To be surrounded by the haunting, semi-abstract paintings of John de Heras is akin to entering the mysterious world of the ancient Mayans. Using his coded, kaleidoscopic paintings as our map we set off on a vicarious archeological expedition. Moved by the work, we search for clues that might reveal insights into an unknown chapter of Mesoamerican history.
For the past four decades, de Heras has been exploring this territory through numerous trips to the Mayan jungles of Mexico and Guatemala coupled with rigorous studies of pre-Colombian art. The paintings on exhibit are the result of his ongoing investigation: a synthesis of his intellect and intuition, what he's learned and what he feels, his scholarly pursuits and his artistic creativity.
We know from centuries-old ruins and artifacts that Mayan culture was highly sophisticated. Archeological sites at Palenque and Chichen Itza tell us that the Maya charted the heavens, developed hieroglyphics, discovered mathematics, and were accomplished sculptors and ceramists. Scholars also suspect that ball games with sacred rituals were an integral part of the Maya belief system--that human sacrifice may have served as a "rite of passage" to other spiritual realms.

● **YOUR OBJECTIVE**: Resume the piece on John de Heras's Mayan paintings after its final sentence.

● **GIVEN ENTRIES**:
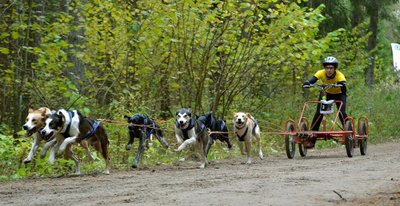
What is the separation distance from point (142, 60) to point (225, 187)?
7533mm

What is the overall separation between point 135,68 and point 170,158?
91.9 inches

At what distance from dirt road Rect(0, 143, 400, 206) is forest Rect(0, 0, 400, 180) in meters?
1.89

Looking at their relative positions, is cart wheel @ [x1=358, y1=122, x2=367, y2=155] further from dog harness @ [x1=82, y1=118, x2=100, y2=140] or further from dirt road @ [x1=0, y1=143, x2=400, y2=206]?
dog harness @ [x1=82, y1=118, x2=100, y2=140]

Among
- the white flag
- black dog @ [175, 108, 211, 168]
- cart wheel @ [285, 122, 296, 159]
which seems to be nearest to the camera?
black dog @ [175, 108, 211, 168]

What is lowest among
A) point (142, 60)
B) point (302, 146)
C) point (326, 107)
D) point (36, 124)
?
point (302, 146)

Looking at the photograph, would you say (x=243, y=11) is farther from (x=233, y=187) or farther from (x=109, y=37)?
(x=233, y=187)

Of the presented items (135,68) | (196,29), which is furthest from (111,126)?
(196,29)

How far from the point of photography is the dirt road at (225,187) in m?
6.95

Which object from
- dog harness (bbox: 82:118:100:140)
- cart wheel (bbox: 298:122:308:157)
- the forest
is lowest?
cart wheel (bbox: 298:122:308:157)

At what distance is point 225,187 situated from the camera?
7.98m

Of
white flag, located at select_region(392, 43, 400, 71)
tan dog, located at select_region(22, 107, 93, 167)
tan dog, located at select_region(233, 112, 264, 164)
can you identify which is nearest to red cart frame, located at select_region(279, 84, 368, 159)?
tan dog, located at select_region(233, 112, 264, 164)

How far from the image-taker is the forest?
1273 cm

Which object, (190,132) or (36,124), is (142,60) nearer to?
(190,132)

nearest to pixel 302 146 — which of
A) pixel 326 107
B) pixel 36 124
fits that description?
pixel 326 107
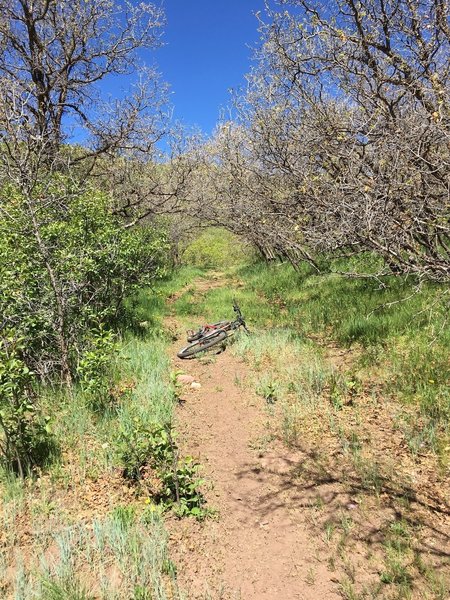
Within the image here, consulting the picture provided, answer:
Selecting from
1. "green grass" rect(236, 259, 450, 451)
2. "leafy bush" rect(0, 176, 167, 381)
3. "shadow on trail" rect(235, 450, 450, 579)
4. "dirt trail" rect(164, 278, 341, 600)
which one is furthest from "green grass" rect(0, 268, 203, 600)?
"green grass" rect(236, 259, 450, 451)

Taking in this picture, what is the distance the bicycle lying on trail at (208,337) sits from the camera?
8375mm

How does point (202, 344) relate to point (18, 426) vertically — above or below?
below

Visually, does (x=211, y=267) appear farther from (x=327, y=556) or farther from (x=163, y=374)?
(x=327, y=556)

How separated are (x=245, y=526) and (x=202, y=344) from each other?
5030mm

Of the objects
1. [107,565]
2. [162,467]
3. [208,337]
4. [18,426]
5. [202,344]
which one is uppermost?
[18,426]

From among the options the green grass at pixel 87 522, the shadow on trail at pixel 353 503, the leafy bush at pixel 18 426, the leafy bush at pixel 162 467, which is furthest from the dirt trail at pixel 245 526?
the leafy bush at pixel 18 426

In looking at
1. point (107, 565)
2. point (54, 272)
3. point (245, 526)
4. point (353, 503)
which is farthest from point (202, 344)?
point (107, 565)

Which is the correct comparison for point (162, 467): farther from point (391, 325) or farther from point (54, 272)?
point (391, 325)

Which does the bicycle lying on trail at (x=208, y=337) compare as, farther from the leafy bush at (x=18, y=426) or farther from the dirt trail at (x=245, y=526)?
the leafy bush at (x=18, y=426)

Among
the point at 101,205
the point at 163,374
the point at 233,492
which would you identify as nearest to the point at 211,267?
the point at 101,205

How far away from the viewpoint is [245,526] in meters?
3.76

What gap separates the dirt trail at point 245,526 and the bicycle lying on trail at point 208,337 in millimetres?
2390

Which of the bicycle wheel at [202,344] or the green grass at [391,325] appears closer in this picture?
the green grass at [391,325]

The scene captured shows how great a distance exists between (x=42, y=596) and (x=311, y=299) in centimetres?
917
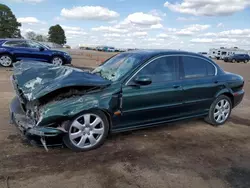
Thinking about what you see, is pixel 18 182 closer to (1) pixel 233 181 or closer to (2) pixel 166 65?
(1) pixel 233 181

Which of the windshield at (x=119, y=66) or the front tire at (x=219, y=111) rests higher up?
the windshield at (x=119, y=66)

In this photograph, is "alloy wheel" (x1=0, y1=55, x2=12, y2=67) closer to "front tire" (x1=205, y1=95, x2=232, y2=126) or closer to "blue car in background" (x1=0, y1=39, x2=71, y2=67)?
"blue car in background" (x1=0, y1=39, x2=71, y2=67)

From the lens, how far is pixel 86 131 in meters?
3.97

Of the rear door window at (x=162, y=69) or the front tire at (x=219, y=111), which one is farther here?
the front tire at (x=219, y=111)

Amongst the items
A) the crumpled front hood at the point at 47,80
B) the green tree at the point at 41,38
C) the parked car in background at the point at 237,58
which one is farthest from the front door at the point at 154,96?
the green tree at the point at 41,38

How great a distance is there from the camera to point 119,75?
174 inches

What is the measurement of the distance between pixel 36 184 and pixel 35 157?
72cm

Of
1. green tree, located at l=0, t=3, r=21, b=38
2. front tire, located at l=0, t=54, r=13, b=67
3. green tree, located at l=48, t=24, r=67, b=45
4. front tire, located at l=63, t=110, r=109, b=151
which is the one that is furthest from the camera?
green tree, located at l=48, t=24, r=67, b=45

● **TASK OUTPUT**:
And there it is all around us: The Mayan world expressed in Modernist terms by contemporary artist de Heras. Like a haiku poem or a classical riff on a New World coda, de Heras charts this territory with the timeless twist of magic realism. Past/present/future are one-and-the-same, and the whole is pervaded with mystery. Through the use of brilliant color, geometric grids, abstracted forms, distorted space, optical illusion, archetypal symbols, and his own personal iconography, de Heras proves that less is definitely more.
In his most minimal work (two-feet square) we see nothing but a vibrant pink flat ground with triangles and a square scored into it. This might represent the lines on a ball court or, simultaneously, the beginning of existence and the synthesis of everything between heaven and earth.
In another work there are concentric squares on a flat pink ground where blue and red balls bounce randomly about. A third work features the same pink grid--but lines radiate out from a yellow square (an observatory?) like a telescope searching the heavens for answers, while three silver balls line the far left border.
The most intricate painting in the exhibit is based on the same geometric grid, but it is covered with an all-over pattern of brightly colored red and pink spheres, circles, and abstract forms that resemble paving stones, a ball court, coiled serpents, and other more mysterious forms. |

Untitled, acrylic/mixed media
on canvas panel, 8 x 10, 2001.

Untitled, acrylic/mixed media on canvas panel, 24 x 24, 2001.

Untitled, acrylic/mixed media
on canvas panel, 8 x 10, 2001.

Untitled, acrylic/mixed media
on canvas panel, 12 x 12, 2001.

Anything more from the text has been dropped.